AANGELEVERD FRAGMENT -
►
In het Besluit NIBM is vastgelegd wanneer een project niet in betekenende mate bijdraagt aan de concentratie van een bepaalde stof. Een project is NIBM, als aannemelijk is dat het project een toename van de concentratie veroorzaakt van maximaal 3%. De 3% grens wordt gedefinieerd als 3% van de grenswaarde voor de jaargemiddelde concentratie van fijn stof (PM10) of stikstofdioxide (NO2). Dit komt overeen met 1,2 microgram/m3 voor zowel fijn stof en NO2. Er zijn twee mogelijkheden om aannemelijk te maken dat een project binnen de NIBMgrens blijft:

  • a. aantonen dat een project binnen de grenzen van een categorie uit de Regeling NIBM valt. Er is dan geen verdere toetsing nodig, het project is in ieder geval NIBM;
  • b. op een andere manier aannemelijk maken dat een project voldoet aan het 3% criterium. Hiervoor kunnen berekeningen nodig zijn. Ook als een project niet kan voldoen aan de grenzen van de Regeling NIBM, is het mogelijk om alsnog via berekeningen aan te tonen, dat de 3% grens niet wordt overschreden. Als de 3% grens voor PM10 of NO2 niet wordt overschreden, dan hoeft geen verdere toetsing aan grenswaarden plaats te vinden.
◄
OPDRACHTDOEL - Schrijf het fragment over het Besluit NIBM in zijn geheel woord voor woord over. Deze lijst komt uit een andere bron.

GEËXTRAHEERDE GEGEVENS -
►
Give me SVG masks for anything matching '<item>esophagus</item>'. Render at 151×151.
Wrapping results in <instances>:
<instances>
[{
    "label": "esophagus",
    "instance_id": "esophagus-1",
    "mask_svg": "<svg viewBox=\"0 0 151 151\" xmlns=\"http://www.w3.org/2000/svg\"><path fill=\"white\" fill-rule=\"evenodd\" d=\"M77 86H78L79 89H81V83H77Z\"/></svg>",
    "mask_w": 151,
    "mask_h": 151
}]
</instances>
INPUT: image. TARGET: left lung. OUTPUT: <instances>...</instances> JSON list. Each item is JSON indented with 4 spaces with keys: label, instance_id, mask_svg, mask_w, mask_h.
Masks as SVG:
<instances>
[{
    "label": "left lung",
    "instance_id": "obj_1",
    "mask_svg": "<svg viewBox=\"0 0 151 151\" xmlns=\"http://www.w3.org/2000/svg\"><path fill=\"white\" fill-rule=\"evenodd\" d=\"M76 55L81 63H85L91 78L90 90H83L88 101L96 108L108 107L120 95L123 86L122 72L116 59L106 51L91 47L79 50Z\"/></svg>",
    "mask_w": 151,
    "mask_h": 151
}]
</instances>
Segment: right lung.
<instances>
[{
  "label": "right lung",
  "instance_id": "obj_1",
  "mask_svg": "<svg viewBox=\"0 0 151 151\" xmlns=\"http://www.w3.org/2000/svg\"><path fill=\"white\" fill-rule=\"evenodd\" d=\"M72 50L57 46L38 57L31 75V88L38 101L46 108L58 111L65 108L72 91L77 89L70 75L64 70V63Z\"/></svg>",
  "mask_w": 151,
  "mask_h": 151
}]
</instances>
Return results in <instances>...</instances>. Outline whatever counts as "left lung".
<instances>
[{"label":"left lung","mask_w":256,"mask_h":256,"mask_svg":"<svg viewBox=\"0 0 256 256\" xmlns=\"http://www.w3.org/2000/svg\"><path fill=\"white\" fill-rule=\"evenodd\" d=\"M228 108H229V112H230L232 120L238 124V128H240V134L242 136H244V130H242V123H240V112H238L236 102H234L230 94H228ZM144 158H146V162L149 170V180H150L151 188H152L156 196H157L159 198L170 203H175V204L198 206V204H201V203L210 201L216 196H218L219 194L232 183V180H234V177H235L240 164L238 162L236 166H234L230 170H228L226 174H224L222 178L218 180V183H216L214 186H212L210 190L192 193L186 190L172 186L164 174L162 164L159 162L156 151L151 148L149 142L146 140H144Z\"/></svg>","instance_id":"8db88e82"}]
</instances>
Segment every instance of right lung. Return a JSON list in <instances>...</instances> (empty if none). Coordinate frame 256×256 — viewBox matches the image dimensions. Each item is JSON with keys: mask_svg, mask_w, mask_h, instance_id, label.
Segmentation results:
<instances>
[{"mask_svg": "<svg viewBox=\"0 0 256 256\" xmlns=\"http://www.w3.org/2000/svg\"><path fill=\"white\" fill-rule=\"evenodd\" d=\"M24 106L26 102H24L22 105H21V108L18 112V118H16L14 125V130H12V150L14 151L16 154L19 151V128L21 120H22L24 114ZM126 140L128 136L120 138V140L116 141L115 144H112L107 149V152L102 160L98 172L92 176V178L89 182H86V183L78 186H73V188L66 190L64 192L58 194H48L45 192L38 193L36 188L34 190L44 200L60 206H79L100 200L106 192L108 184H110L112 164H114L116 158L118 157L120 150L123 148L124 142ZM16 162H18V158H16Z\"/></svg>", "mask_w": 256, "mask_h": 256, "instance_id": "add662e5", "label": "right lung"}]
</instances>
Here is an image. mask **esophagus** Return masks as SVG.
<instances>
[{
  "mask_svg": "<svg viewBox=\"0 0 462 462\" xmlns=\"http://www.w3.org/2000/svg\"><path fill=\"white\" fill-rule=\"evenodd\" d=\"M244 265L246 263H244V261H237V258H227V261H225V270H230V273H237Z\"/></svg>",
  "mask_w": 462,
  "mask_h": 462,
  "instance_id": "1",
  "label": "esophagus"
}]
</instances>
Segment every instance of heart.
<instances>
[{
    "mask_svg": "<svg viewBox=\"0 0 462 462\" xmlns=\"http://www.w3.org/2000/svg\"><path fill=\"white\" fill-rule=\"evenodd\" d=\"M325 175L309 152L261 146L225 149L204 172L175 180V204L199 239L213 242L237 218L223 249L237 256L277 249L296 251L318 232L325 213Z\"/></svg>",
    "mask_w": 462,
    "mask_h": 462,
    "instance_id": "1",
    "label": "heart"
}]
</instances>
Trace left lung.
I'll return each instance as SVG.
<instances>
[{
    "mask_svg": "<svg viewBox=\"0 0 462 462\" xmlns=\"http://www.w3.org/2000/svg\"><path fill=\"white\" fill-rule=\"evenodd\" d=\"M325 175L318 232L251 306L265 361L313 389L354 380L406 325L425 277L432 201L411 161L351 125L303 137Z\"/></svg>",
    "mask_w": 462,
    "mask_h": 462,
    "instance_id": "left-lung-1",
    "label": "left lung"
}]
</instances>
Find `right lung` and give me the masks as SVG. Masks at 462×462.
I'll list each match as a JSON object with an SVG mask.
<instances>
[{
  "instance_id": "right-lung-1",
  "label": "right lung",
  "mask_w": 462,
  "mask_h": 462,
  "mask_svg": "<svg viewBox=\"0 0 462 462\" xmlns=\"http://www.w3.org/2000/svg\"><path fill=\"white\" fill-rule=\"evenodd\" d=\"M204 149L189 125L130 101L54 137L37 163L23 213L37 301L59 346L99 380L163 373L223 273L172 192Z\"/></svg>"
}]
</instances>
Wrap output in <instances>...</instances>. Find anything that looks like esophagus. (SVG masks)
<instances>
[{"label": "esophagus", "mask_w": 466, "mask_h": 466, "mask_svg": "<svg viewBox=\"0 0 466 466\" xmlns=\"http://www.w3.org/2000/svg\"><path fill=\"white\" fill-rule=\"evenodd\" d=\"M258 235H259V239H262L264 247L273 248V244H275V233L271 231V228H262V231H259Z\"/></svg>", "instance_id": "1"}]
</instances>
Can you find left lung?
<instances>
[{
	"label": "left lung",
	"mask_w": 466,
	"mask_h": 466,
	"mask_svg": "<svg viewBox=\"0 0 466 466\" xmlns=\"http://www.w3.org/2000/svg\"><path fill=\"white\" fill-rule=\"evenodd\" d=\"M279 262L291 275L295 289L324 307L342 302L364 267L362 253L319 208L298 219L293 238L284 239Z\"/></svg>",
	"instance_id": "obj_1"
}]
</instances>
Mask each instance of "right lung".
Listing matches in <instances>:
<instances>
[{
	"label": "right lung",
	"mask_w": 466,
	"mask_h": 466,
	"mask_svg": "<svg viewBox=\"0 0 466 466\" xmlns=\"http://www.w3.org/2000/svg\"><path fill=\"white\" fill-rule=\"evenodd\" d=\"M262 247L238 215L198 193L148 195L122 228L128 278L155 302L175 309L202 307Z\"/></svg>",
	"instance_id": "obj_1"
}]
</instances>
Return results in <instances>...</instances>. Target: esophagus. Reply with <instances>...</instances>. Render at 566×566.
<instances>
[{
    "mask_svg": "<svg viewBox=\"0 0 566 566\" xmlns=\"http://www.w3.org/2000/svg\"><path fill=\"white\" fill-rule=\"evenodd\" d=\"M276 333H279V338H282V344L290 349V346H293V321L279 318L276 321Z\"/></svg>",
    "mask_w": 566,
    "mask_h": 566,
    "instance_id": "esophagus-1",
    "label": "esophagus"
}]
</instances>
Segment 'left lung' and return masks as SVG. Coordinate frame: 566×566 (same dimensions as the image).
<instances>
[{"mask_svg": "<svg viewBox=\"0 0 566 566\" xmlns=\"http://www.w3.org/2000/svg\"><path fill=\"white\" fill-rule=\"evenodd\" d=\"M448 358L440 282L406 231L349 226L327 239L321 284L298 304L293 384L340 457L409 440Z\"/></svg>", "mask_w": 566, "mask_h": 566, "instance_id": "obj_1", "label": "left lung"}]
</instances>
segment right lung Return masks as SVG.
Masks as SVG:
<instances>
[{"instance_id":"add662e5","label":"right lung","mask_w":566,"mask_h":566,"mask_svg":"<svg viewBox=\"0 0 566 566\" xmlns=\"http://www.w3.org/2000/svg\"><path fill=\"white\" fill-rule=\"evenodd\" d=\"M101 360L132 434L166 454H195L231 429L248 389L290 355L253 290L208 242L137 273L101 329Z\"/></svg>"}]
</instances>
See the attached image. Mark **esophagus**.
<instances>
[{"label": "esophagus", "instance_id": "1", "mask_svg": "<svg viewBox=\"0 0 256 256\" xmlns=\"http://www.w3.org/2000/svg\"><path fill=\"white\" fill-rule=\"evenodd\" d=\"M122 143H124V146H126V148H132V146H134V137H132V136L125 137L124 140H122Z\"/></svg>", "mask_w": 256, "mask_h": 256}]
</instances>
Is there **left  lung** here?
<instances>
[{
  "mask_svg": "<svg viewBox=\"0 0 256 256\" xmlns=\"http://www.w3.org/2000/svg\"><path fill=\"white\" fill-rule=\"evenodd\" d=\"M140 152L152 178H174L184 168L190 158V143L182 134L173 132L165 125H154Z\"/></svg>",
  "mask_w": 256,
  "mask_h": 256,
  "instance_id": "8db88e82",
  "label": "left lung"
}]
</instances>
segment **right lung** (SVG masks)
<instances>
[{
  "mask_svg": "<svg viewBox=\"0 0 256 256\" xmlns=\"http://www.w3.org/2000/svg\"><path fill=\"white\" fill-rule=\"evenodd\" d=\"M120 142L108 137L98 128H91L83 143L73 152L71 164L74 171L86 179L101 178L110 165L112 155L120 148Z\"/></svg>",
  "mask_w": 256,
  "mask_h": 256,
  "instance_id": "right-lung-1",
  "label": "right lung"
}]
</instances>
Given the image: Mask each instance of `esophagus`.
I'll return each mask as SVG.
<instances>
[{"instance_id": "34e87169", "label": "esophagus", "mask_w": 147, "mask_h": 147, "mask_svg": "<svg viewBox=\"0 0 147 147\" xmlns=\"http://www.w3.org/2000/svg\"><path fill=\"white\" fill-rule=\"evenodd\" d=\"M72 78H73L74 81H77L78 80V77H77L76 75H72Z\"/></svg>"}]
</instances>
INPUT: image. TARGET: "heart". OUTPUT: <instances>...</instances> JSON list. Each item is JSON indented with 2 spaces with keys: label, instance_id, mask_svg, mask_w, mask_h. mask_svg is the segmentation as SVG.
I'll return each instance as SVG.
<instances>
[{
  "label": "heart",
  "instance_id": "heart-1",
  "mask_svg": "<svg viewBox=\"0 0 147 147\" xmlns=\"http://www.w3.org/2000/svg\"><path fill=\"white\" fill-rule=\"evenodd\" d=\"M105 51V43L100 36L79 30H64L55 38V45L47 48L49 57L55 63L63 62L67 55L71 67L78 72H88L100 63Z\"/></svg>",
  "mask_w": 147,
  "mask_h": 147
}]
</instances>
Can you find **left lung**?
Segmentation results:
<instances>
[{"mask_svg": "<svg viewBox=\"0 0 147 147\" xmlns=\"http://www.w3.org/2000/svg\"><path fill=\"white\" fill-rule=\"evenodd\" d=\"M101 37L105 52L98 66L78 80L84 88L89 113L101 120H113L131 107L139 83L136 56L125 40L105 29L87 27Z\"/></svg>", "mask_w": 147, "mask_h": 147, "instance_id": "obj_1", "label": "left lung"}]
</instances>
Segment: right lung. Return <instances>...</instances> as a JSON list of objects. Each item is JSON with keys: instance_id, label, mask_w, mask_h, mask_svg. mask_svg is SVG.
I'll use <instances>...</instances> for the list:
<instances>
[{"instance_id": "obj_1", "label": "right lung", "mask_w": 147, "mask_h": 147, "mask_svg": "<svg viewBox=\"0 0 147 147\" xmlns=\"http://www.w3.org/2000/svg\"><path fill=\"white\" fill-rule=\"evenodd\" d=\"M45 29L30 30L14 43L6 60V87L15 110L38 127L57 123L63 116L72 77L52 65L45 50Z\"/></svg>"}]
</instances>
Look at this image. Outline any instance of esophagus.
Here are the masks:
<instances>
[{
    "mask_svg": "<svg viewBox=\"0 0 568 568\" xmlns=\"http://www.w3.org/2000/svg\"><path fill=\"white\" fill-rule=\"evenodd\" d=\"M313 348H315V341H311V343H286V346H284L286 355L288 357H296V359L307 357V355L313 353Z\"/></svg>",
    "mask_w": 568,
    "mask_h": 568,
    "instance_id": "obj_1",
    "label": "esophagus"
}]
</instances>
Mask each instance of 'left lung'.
◄
RESULTAAT HIERONDER -
In het Besluit NIBM is vastgelegd wanneer een project niet in betekenende mate bijdraagt aan de concentratie van een bepaalde stof. Een project is NIBM, als aannemelijk is dat het project een toename van de concentratie veroorzaakt van maximaal 3%. De 3% grens wordt gedefinieerd als 3% van de grenswaarde voor de jaargemiddelde concentratie van fijn stof (PM10) of stikstofdioxide (NO2). Dit komt overeen met 1,2 microgram/m3 voor zowel fijn stof en NO2. Er zijn twee mogelijkheden om aannemelijk te maken dat een project binnen de NIBMgrens blijft:

  • a. aantonen dat een project binnen de grenzen van een categorie uit de Regeling NIBM valt. Er is dan geen verdere toetsing nodig, het project is in ieder geval NIBM;
  • b. op een andere manier aannemelijk maken dat een project voldoet aan het 3% criterium. Hiervoor kunnen berekeningen nodig zijn. Ook als een project niet kan voldoen aan de grenzen van de Regeling NIBM, is het mogelijk om alsnog via berekeningen aan te tonen, dat de 3% grens niet wordt overschreden. Als de 3% grens voor PM10 of NO2 niet wordt overschreden, dan hoeft geen verdere toetsing aan grenswaarden plaats te vinden.